Before I got pregnant with Gia, Jon and I had planned for me to stay home with her. At that point it was just a discussion though, and something I thought sounded good in theory.
Once I had Gia, I dove into motherhood. It took about a week for me to hit my stride: to trust my mommy instincts and fully realize how deep my love is for this little person that had been in my belly for nearly 42 weeks. Don’t get me wrong, not every day was peaches and cream, but Gia was an exceptionally good infant (and now she’s a great little kid) and life was really really good. I loved staying home with her and cooking and baking and making our house a home for our new family. My theory was correct–I loved being at home.
When Gia was 5 months old I went on an interview at a local high school just for the fun of it. (I didn’t even wear a suit! The horror!) They were looking for a full time, tenure track English teacher. I thought it would be fun to see if I still had it.
Well, apparently I did still have it. They called me back before the day was over and wanted me to come in for a second round of interviews and do a sample lesson. I hung up the phone and started bawling. Seriously, it was the ugly cry times 10. I was changing Gia’s diaper and crying my eyes out and Jon walked in the door. He, of course, wanted to know why I was hysterical. The conversation went something like this:
Jon: Why are you crying? What’s wrong?
Me: I don’t want to go back to work (sob sob sob). I can’t leave Gia!

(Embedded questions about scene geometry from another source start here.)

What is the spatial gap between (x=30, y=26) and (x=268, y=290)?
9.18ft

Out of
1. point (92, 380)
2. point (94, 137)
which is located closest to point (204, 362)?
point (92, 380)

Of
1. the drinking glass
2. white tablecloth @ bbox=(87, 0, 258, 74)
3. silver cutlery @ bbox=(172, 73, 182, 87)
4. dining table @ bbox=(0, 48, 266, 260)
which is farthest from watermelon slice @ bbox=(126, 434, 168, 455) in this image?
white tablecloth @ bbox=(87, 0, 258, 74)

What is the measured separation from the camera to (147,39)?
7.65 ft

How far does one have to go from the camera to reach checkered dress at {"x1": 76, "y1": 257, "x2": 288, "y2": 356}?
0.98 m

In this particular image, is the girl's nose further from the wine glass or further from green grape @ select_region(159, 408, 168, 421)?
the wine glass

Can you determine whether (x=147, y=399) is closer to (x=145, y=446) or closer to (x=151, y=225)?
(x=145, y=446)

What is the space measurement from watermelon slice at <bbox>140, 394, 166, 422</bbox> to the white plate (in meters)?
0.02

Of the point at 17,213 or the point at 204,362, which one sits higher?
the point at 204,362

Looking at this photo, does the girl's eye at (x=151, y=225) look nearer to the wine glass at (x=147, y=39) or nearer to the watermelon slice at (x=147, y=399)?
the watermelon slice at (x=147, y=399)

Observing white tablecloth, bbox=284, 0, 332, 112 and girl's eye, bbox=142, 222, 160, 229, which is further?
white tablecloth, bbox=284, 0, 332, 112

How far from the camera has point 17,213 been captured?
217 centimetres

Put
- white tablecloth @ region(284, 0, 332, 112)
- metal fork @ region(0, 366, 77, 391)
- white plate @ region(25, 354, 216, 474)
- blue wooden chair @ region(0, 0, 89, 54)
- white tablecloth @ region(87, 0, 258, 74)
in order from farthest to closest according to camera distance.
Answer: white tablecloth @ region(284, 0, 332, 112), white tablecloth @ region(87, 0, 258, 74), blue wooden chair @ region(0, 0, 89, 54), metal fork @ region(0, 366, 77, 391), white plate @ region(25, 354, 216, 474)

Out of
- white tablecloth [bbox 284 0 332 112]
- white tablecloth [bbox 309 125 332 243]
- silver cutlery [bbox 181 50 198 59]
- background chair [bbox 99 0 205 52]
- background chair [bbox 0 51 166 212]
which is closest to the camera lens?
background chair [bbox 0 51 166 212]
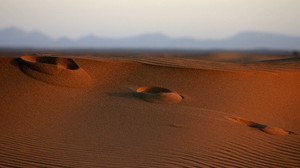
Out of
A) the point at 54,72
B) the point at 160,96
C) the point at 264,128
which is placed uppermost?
the point at 54,72

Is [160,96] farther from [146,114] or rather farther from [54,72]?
[54,72]

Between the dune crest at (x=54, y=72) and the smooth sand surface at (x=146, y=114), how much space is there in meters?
0.02

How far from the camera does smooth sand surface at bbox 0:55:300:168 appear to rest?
197 inches

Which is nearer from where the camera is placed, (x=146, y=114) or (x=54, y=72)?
(x=146, y=114)

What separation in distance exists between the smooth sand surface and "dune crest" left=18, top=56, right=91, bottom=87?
0.02m

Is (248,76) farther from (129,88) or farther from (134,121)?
(134,121)

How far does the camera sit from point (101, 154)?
4.93m

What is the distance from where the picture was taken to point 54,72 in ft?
26.5

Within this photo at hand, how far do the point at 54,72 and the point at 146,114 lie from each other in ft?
8.44

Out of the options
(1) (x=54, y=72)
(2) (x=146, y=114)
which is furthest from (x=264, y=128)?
(1) (x=54, y=72)

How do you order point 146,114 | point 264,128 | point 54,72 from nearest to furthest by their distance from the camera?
point 264,128 < point 146,114 < point 54,72

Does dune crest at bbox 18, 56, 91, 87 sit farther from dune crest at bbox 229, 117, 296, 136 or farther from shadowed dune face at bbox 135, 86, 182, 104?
dune crest at bbox 229, 117, 296, 136

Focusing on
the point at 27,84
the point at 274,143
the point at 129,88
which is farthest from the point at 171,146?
the point at 27,84

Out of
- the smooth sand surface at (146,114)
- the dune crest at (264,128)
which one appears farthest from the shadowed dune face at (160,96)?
the dune crest at (264,128)
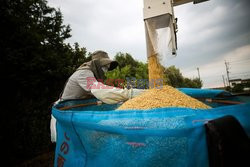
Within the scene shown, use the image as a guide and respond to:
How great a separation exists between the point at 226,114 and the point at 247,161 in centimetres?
15

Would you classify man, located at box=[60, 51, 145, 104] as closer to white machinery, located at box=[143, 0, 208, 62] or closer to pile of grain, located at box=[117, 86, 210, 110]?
pile of grain, located at box=[117, 86, 210, 110]

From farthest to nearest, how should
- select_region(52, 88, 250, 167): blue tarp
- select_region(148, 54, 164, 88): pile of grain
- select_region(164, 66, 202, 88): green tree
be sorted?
select_region(164, 66, 202, 88): green tree
select_region(148, 54, 164, 88): pile of grain
select_region(52, 88, 250, 167): blue tarp

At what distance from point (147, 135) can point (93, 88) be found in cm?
105

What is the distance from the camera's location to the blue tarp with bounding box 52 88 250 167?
470 mm

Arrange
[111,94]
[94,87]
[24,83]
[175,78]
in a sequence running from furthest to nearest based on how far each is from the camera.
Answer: [175,78] → [24,83] → [94,87] → [111,94]

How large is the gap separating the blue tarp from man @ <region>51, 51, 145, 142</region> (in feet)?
2.14

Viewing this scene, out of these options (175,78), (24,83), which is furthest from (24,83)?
(175,78)

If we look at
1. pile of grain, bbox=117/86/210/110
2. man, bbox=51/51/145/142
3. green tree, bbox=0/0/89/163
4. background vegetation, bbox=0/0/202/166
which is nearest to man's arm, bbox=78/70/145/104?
man, bbox=51/51/145/142

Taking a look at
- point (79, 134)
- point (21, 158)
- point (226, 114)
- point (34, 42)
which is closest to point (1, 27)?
point (34, 42)

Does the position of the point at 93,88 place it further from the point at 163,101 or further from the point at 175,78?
the point at 175,78

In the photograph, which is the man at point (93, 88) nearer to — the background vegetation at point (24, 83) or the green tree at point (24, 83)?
the background vegetation at point (24, 83)

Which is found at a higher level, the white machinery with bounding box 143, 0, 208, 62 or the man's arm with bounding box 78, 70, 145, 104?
the white machinery with bounding box 143, 0, 208, 62

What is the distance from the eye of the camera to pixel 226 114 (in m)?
0.47

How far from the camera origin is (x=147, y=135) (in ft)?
1.70
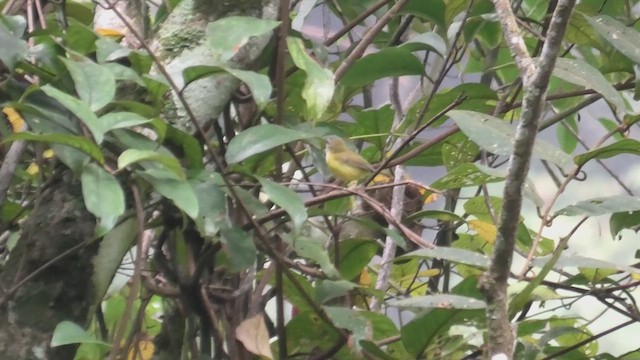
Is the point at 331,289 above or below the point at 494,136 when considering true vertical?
below

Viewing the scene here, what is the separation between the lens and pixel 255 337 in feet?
2.32

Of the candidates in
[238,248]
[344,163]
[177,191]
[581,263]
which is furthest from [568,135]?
[177,191]

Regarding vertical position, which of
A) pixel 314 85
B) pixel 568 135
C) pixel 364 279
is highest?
pixel 314 85

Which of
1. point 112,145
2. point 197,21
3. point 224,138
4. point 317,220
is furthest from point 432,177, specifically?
point 112,145

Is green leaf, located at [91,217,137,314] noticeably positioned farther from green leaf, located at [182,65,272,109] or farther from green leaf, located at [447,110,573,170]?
green leaf, located at [447,110,573,170]

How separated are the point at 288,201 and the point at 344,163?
239mm

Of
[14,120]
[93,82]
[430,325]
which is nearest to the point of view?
[93,82]

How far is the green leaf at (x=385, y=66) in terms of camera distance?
32.6 inches

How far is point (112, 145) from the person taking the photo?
63 cm

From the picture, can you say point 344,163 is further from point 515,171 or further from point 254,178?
point 515,171

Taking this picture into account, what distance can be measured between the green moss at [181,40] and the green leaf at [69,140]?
201mm

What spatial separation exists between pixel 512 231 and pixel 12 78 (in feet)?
1.29

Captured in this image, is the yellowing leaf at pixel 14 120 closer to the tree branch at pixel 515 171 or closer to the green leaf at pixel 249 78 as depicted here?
the green leaf at pixel 249 78

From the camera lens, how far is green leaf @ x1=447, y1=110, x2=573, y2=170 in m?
0.65
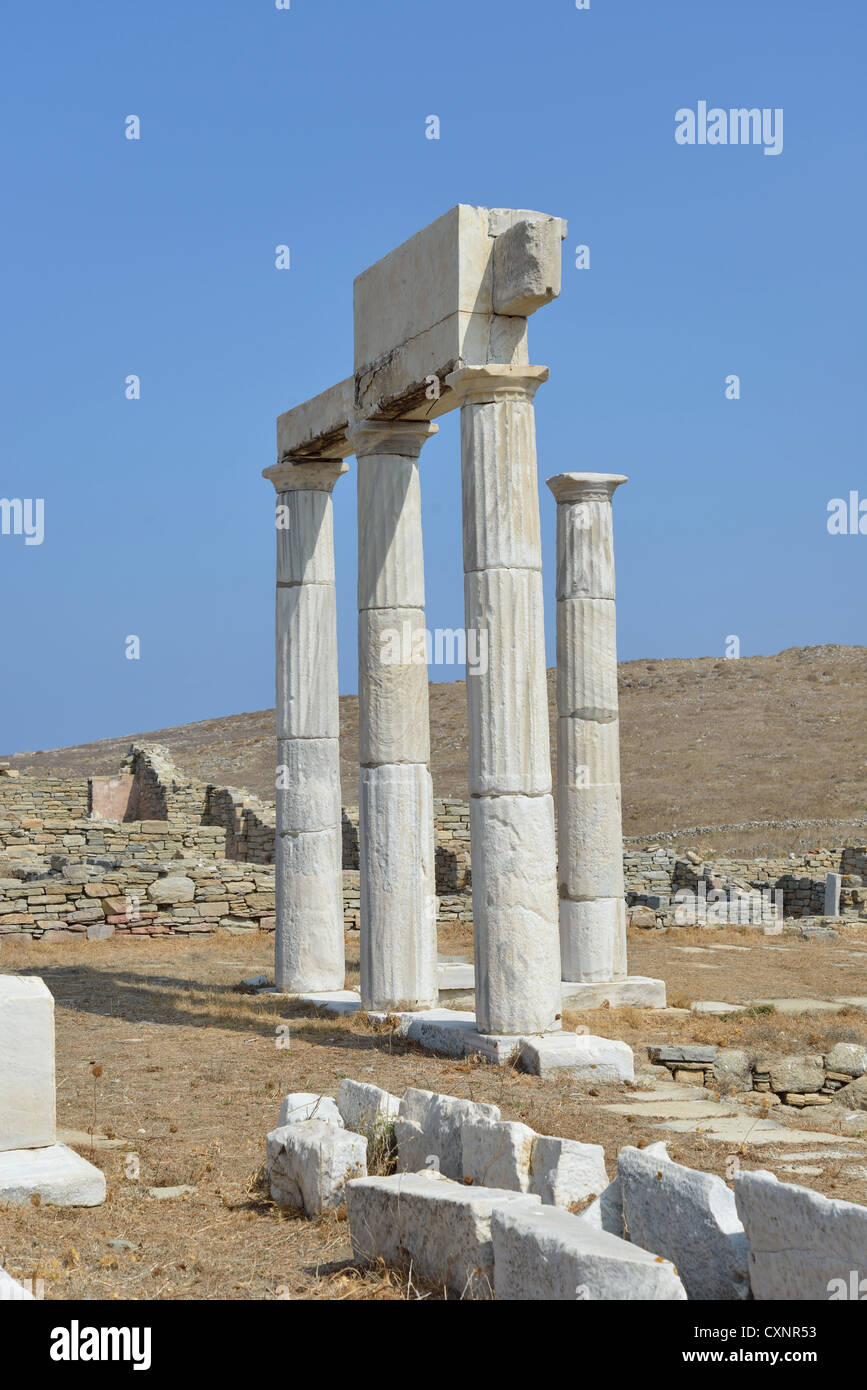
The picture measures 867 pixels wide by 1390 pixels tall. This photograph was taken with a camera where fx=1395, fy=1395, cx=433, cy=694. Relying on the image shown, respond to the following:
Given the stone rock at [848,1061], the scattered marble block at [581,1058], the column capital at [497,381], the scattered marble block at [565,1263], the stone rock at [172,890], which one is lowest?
the stone rock at [848,1061]

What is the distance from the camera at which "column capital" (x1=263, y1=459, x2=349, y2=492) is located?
14.1 meters

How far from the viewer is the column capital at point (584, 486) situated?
569 inches

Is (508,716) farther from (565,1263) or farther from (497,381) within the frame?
(565,1263)

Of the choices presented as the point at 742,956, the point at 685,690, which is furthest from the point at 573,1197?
the point at 685,690

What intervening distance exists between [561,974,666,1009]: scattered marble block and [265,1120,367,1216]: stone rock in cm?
696

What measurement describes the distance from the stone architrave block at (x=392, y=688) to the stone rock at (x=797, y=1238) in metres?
7.55

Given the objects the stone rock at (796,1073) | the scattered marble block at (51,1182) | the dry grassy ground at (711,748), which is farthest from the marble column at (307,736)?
A: the dry grassy ground at (711,748)

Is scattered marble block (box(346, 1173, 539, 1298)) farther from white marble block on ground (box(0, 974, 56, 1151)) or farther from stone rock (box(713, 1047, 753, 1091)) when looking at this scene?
stone rock (box(713, 1047, 753, 1091))

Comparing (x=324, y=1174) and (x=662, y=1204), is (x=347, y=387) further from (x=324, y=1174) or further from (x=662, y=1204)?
(x=662, y=1204)

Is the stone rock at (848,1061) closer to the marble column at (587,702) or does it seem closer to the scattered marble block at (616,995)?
the scattered marble block at (616,995)

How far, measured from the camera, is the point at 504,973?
9.98 meters

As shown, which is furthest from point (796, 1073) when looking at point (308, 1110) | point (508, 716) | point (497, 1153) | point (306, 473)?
point (306, 473)

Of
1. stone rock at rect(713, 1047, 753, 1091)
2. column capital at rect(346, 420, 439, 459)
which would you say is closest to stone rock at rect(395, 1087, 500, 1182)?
stone rock at rect(713, 1047, 753, 1091)
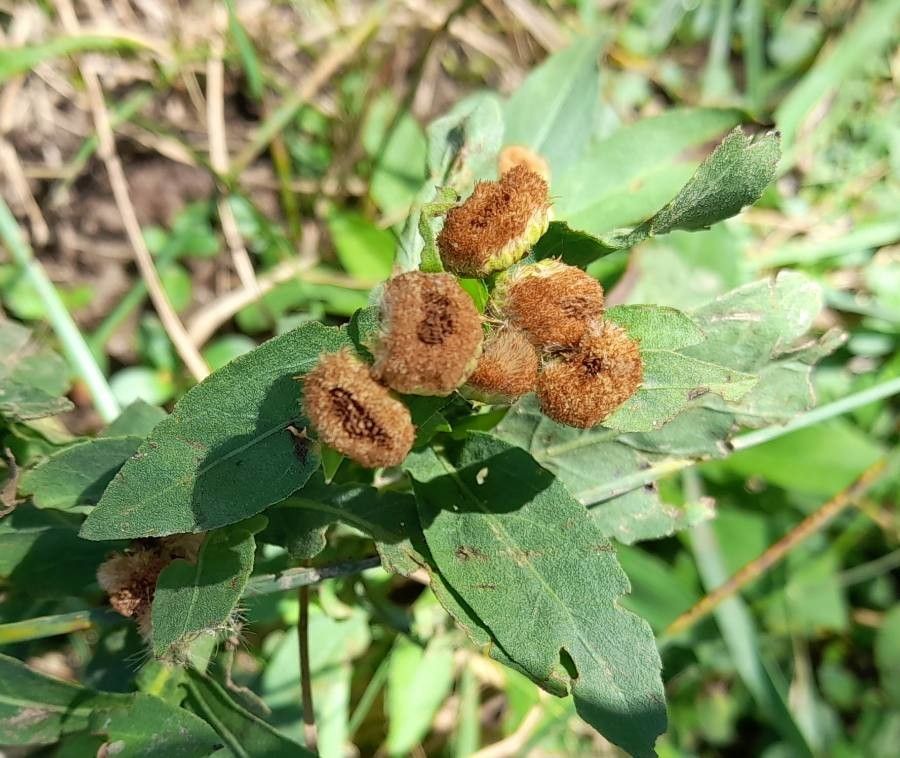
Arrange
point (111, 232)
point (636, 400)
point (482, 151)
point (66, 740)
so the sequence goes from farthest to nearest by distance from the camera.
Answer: point (111, 232)
point (482, 151)
point (66, 740)
point (636, 400)

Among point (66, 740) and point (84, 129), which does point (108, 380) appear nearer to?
point (84, 129)

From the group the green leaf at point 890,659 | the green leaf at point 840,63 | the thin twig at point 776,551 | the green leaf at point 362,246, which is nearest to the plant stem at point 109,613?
the thin twig at point 776,551

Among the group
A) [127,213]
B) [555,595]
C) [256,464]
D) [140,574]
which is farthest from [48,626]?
[127,213]

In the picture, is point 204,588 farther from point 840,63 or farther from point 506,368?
point 840,63

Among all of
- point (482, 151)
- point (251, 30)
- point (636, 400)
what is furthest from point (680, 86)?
point (636, 400)

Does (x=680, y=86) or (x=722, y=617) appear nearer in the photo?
(x=722, y=617)

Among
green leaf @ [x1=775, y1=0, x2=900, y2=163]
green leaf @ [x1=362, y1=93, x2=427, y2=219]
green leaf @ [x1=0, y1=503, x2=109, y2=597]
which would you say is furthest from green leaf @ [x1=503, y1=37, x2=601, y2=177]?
green leaf @ [x1=0, y1=503, x2=109, y2=597]

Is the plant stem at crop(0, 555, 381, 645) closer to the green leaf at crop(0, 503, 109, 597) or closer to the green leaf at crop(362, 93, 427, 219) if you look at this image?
the green leaf at crop(0, 503, 109, 597)
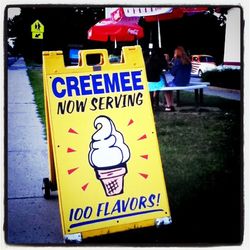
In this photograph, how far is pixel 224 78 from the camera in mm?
3258

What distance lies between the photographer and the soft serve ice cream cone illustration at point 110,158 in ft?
10.2

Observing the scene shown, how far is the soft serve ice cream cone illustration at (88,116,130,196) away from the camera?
3104mm

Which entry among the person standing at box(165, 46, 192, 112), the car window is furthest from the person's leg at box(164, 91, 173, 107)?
the car window

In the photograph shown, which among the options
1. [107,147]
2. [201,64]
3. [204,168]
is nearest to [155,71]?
[201,64]

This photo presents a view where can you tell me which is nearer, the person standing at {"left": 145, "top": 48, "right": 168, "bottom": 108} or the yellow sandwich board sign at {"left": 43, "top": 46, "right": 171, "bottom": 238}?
the yellow sandwich board sign at {"left": 43, "top": 46, "right": 171, "bottom": 238}

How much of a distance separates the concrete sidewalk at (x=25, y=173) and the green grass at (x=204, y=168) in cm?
12

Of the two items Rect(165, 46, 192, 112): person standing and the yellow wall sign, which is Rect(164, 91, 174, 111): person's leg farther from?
the yellow wall sign

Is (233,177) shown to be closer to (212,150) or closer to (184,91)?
(212,150)

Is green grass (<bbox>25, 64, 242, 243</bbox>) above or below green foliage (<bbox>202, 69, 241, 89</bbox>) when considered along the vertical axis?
below

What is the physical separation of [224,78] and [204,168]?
0.69 metres

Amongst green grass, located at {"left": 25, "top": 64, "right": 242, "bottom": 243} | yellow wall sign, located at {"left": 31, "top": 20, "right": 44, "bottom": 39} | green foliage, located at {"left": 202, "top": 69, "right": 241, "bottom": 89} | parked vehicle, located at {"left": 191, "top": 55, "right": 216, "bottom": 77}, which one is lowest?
green grass, located at {"left": 25, "top": 64, "right": 242, "bottom": 243}

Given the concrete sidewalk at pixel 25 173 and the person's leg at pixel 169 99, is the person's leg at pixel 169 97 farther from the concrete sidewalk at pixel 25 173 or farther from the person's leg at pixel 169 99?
the concrete sidewalk at pixel 25 173

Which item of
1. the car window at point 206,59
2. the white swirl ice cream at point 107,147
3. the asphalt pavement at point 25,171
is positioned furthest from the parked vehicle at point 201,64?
the white swirl ice cream at point 107,147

Jon: So I take the interview went well?
I told him what had happened and my adorable, supportive, wonderful husband told me to call them and tell them thanks, but no thanks, which is what I did. Tough phone call to make but I wasn’t ready to leave my 5 month old just yet.
Fast forward 8 months: it was a summer morning and Gia and I were hanging out. I got a text from a very good friend of mine who is also a former colleague. She now teaches developmental English at the local community college. (Developmental English is for all the students who didn’t place into 101 and need some extra reading and writing practice before they take 101.) They had an opening and she told her boss about me. The next day I interviewed for the position and got the job. I was so excited to be going back to work. It was the perfect gig at the perfect time–2 days a week, 4 hours a day. Just enough to keep my teaching chops, and earn a little money, but not something that took me away from Gia for too long.
Over the course of the 2 years since Gia has been on this earth, I’ve met plenty of new people and I’ve often been asked if I “work”. That’s a tough question though–and I think all moms would agree with that. Even if you don’t work outside the home, you still work. Hard. And, a lot. Being a stay-at-home mom is the hardest job–much harder than teaching all day.
So I guess, after this long winded explanation of my work history these past few years, what I’m trying to say is this: being a mom is a full time job. Anything else I get to do that earns me some moola is just the icing on the proverbial cake. At the end of the day, I’m lucky to have so many jobs that I love.